13 SEPTEMBER 1975, Page 24

Science

Trained incapacity

Bernard Dixon

Science is supposed to rest on scrupulously careful observation, on the rigorous scrutiny of material as it really is and events as they actually happen. Preconceived ideas have no place in the laboratory, where contrasting with politics, the arts and many other human activities the touchstone is original observation rather than either doctrine or subjectivity.

For those who believe in this perfectionist view of research, one of the papers given last week at the British Association for the Advancement of Science's annual meeting in Guildford will have come as a rude shock. The product of an intriguing investigation by sociologist Ronald Stansfield from the City University, London, the paper suggested that many trainee scientists already suffer from a trained incapacity, in which theoretical, learned attitudes dominate and even eclipse national talents for original observation.

Stansfield's research was simplicity itself. He asked seventy-five university science students to"look at a tap slowly dripping water into a bowl" and "write a description of what you see as you watch the water coming out of the tap and joining the water in the bowl below." Those were virtually the only instructions provided. Asked for further guidance, Mr Stansfield avoided giving any more detailed suggestions, and even restrained discussion as far as possible The first surprise, when the results came in, was that about half of the students produced imaginative, rather than factual, accounts of the dripping tap. One example included thoughts about Chinese water torture, which had passed through the writer's mind as he watched his tap dripping.

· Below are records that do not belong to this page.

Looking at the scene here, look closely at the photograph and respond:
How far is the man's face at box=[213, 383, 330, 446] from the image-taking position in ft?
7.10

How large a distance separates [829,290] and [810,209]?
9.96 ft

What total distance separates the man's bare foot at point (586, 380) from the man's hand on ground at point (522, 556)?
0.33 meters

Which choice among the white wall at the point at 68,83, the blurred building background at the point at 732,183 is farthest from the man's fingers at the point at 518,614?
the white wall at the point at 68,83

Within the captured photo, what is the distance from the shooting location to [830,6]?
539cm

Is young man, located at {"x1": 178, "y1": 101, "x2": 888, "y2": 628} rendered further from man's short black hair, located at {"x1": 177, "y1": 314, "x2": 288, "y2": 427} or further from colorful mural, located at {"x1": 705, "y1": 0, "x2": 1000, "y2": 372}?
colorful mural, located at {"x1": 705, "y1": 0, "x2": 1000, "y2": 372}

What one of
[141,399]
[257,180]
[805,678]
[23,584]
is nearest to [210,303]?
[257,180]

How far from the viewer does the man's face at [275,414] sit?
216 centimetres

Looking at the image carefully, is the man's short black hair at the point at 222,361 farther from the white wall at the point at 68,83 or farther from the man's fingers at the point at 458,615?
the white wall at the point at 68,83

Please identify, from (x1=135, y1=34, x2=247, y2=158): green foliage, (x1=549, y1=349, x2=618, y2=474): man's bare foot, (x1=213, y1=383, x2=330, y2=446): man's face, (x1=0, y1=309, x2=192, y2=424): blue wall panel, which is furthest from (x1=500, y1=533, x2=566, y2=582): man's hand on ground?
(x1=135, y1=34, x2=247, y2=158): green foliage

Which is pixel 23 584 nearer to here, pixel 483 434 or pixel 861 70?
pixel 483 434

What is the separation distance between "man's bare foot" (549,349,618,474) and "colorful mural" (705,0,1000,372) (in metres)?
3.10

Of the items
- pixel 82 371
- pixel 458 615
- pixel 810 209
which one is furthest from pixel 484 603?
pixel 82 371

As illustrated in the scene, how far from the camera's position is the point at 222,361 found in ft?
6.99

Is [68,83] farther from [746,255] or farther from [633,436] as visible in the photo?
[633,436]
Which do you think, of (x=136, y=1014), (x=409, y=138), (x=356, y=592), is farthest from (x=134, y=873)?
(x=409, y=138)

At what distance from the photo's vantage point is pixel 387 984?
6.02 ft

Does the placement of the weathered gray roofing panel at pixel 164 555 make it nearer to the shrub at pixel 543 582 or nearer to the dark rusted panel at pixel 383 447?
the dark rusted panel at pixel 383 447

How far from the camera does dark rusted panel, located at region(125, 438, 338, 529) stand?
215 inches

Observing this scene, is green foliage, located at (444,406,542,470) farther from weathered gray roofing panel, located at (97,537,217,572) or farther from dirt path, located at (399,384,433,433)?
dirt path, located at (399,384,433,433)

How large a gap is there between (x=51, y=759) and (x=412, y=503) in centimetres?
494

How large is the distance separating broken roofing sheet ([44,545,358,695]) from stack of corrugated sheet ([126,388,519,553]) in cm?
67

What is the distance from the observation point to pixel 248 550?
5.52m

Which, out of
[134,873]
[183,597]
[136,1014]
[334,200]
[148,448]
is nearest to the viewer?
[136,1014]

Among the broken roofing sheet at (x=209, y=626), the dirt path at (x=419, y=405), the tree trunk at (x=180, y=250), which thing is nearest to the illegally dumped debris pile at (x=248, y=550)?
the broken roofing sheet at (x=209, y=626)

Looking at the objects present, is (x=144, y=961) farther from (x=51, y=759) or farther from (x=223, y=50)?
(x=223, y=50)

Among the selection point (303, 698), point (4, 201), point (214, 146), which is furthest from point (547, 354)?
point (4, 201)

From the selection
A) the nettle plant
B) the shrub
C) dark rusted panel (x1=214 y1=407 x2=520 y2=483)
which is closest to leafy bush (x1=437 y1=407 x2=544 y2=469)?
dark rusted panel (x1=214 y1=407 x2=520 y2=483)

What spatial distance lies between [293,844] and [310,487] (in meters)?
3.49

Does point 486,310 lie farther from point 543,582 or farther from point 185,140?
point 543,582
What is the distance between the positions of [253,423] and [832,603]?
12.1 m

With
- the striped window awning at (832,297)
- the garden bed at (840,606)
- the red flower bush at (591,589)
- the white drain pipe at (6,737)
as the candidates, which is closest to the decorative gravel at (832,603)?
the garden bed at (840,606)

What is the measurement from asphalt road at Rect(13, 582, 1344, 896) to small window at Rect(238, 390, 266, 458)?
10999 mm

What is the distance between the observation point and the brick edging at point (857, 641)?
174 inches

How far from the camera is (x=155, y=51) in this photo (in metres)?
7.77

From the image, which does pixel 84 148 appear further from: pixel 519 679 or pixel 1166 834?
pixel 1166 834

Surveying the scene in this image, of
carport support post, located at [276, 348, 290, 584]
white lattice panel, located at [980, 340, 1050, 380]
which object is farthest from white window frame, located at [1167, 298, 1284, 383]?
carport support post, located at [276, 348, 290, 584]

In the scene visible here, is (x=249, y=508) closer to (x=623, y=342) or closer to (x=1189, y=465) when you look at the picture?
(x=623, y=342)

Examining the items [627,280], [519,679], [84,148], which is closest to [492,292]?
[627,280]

More disturbing, however, were several of the answers provided by students who genuinely set out to write objective accounts. Many contained material which could not possibly have been gained by simple observation. Typical was the statement that: -the droplet, assumes a spherical shape, surface tension forces providing an elastic bag, to contain the water as it falls." It is, in fact, impossible simply by watching water dripping, to see that the droplets are spherical. The

concepts of surface tension and of an elastic bag surrounding a droplet must also have come from text-book physics, rather than patient tap-watching. This is explanation, not description. Worse was to come. When Stansfield asked a group of thirteen students how many of them, since 0 level at school, had written a description of what they had observed in the laboratory, in contrast to writing down what some authority told them they ought to see, not one claimed to have done so. His conclusion is sad but plausible: "the initial grounding in science which people receive today conditions them to report what from teacher and textbook they have learned to be right and proper, and inhibits them from direct observation and description."

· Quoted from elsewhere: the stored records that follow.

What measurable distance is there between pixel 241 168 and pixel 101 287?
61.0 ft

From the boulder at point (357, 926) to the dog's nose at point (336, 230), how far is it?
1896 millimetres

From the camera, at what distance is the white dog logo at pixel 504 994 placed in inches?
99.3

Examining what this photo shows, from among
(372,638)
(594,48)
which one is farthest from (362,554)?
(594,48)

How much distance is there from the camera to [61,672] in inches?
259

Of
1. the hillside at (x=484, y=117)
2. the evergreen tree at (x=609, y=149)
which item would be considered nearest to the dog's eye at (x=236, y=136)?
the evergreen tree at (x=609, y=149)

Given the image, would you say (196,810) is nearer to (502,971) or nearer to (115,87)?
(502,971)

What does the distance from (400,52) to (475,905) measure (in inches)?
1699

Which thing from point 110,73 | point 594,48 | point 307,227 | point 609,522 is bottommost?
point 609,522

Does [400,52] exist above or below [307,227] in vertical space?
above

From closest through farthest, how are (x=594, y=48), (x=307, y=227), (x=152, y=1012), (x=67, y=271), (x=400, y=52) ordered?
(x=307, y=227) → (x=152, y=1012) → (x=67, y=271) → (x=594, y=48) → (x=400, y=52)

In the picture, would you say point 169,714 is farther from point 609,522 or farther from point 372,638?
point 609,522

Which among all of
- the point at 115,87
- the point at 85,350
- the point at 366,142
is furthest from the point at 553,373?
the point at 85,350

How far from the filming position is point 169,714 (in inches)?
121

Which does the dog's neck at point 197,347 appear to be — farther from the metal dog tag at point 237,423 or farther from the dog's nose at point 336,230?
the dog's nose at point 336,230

I remember being tutored in these ways myself as a science student. The approach is typified by what is called "gravimetric analysis" in chemistry when, after a series of intricate manouevres, one has to weigh a vanishingly small amount of solid matter and produce an answer correct to several decimal places. Marks are given accordingly. The whole procedure is a charade. For those few in the class who will go on to do research, such a technique can be learned and perfected if necessary later. For the vast majority who won't, it is a tiresome chore, likely to induce at least some fiddling with the results.

Stansfield's off-beat study suggests that nothing has changed. The right answer still counts for more than patient observation.